Betty Byerley Retablo Collection
La Sagrada Familia/The Holy Family
This retablo is based on a similar work by Murillo and is considered to be a prototype for the hundreds of copies that followed. However, rarely does God the Father appear in retablos as in the original. Instead God is represented as a dove. Gloria Fraser Giffords, in Mexican Folk Retablos Revised Edition wrote, “The concept of the saintly family is not based on any scriptural text, but is rather a result of Franciscan meditation inspired by the Counter-Reformation.” Most Mexicans saw The Holy Family as the perfect family and revered it as such.
Christ is always shown as a young child walking between his parents, Mary and Joseph, who gaze down upon him. Mary appears in her traditional red gown with blue mantle, Christ in a shade of red and Joseph in his green gown with yellow mantle. Joseph is shown carrying his blossoming staff and directly above Christ is the symbol for God, the dove.
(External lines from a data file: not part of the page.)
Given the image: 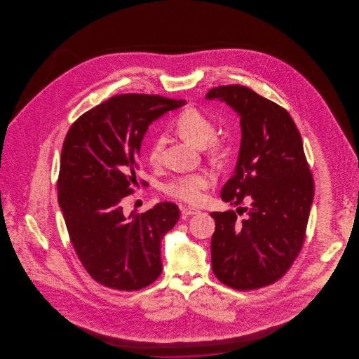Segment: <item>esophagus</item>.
<instances>
[{
	"label": "esophagus",
	"mask_w": 359,
	"mask_h": 359,
	"mask_svg": "<svg viewBox=\"0 0 359 359\" xmlns=\"http://www.w3.org/2000/svg\"><path fill=\"white\" fill-rule=\"evenodd\" d=\"M200 213V210L196 208H192V206H183L182 214L183 215H194V214Z\"/></svg>",
	"instance_id": "obj_1"
}]
</instances>
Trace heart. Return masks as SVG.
Listing matches in <instances>:
<instances>
[{
  "label": "heart",
  "instance_id": "obj_1",
  "mask_svg": "<svg viewBox=\"0 0 359 359\" xmlns=\"http://www.w3.org/2000/svg\"><path fill=\"white\" fill-rule=\"evenodd\" d=\"M175 128L181 137L192 145L201 147L208 156L218 159L226 151V141L214 136L215 127L208 115L196 107L182 110L175 121ZM163 138L158 137L149 150V161L156 165L161 161ZM213 184V178L206 172H196L173 178L164 186V192L170 198L190 204H198L204 200V192Z\"/></svg>",
  "mask_w": 359,
  "mask_h": 359
}]
</instances>
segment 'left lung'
Wrapping results in <instances>:
<instances>
[{"mask_svg": "<svg viewBox=\"0 0 359 359\" xmlns=\"http://www.w3.org/2000/svg\"><path fill=\"white\" fill-rule=\"evenodd\" d=\"M206 99L226 101L243 130L235 175L221 198L250 208L213 212L212 268L226 286L254 290L278 281L303 248L314 181L298 127L286 109L240 84L214 87ZM241 213V214H244Z\"/></svg>", "mask_w": 359, "mask_h": 359, "instance_id": "left-lung-1", "label": "left lung"}]
</instances>
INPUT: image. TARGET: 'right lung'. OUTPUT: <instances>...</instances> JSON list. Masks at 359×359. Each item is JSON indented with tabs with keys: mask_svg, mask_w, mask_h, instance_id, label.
Instances as JSON below:
<instances>
[{
	"mask_svg": "<svg viewBox=\"0 0 359 359\" xmlns=\"http://www.w3.org/2000/svg\"><path fill=\"white\" fill-rule=\"evenodd\" d=\"M184 104L158 95H116L81 115L65 136L59 205L82 266L109 289L141 290L163 271L161 240L176 226L178 206L159 203L126 215L122 200L137 183L140 146L149 126Z\"/></svg>",
	"mask_w": 359,
	"mask_h": 359,
	"instance_id": "obj_1",
	"label": "right lung"
}]
</instances>
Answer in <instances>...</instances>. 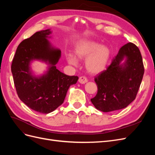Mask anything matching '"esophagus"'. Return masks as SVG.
<instances>
[{"instance_id":"1","label":"esophagus","mask_w":155,"mask_h":155,"mask_svg":"<svg viewBox=\"0 0 155 155\" xmlns=\"http://www.w3.org/2000/svg\"><path fill=\"white\" fill-rule=\"evenodd\" d=\"M78 81H79V83H81V84H85V83H87L88 81L87 78L85 77V76H81L80 78H79Z\"/></svg>"}]
</instances>
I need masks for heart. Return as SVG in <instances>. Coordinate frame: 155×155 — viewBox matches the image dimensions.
Listing matches in <instances>:
<instances>
[{"label":"heart","mask_w":155,"mask_h":155,"mask_svg":"<svg viewBox=\"0 0 155 155\" xmlns=\"http://www.w3.org/2000/svg\"><path fill=\"white\" fill-rule=\"evenodd\" d=\"M74 56L68 55L67 62L72 65L77 66L78 60L84 59L85 58V65L88 72L93 74L101 73L105 69L109 62L110 50L105 45H100L97 42L83 39L76 45L74 48Z\"/></svg>","instance_id":"obj_1"}]
</instances>
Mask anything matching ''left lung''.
I'll list each match as a JSON object with an SVG mask.
<instances>
[{
    "label": "left lung",
    "instance_id": "8db88e82",
    "mask_svg": "<svg viewBox=\"0 0 155 155\" xmlns=\"http://www.w3.org/2000/svg\"><path fill=\"white\" fill-rule=\"evenodd\" d=\"M143 74L139 48L132 43L124 45L107 70L95 77L97 92L91 102L97 110L105 112L127 107L135 100Z\"/></svg>",
    "mask_w": 155,
    "mask_h": 155
}]
</instances>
According to Elizabeth Netto Calil Zarur and Charles Muir Lovell, Editors of Art and Faith in Mexico The Nineteenth-Century Retablo Tradition, “In New Spain (Mexico), Fray Pedro de Gante may have been the one to introduce the idea of the two trinities, the earthly (Mary, Joseph and Christ) and heavenly (The Father, Son and Holy Ghost), to the Americas.” The Spanish Jesuit Pedro Morales (1537-1614), disseminated the theme of the Holy Family during his four years of teaching theology in the Jesuit College in Puebla.